When a line below contains the word "Сети", copy that line.

## [SOURCE DATA]

┄┄┄┄┄┄┄┄┄┄┄┄┄┄┄┄┄┄┄┄

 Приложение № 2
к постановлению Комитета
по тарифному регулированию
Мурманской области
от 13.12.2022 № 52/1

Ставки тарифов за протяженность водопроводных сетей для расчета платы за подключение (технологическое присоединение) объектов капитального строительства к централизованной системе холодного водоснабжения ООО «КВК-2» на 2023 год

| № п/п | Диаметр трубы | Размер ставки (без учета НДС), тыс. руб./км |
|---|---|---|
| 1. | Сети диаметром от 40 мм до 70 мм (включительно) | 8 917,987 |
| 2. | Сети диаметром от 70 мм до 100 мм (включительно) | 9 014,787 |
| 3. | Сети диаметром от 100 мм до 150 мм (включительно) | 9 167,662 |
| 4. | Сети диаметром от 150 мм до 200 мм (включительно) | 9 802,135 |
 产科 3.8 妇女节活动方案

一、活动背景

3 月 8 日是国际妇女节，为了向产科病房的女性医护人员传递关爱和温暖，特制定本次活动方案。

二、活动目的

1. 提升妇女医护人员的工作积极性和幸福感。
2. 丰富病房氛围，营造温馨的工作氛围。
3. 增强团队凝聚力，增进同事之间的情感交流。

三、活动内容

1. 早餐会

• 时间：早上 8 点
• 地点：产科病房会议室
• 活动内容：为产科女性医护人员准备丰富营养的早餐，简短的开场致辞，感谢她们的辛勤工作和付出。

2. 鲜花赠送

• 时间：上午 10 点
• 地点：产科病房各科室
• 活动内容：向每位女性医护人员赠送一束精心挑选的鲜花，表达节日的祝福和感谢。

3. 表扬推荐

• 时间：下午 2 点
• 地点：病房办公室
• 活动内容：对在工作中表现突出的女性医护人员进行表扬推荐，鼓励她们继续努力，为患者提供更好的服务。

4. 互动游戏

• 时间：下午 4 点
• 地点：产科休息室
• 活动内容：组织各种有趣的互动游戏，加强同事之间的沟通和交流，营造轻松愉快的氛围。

┄┄┄┄┄┄┄┄┄┄┄┄┄┄┄┄┄┄┄┄

## [EXERCISE OUTPUT]
| 1. | Сети диаметром от 40 мм до 70 мм (включительно) | 8 917,987 |
| 2. | Сети диаметром от 70 мм до 100 мм (включительно) | 9 014,787 |
| 3. | Сети диаметром от 100 мм до 150 мм (включительно) | 9 167,662 |
| 4. | Сети диаметром от 150 мм до 200 мм (включительно) | 9 802,135 |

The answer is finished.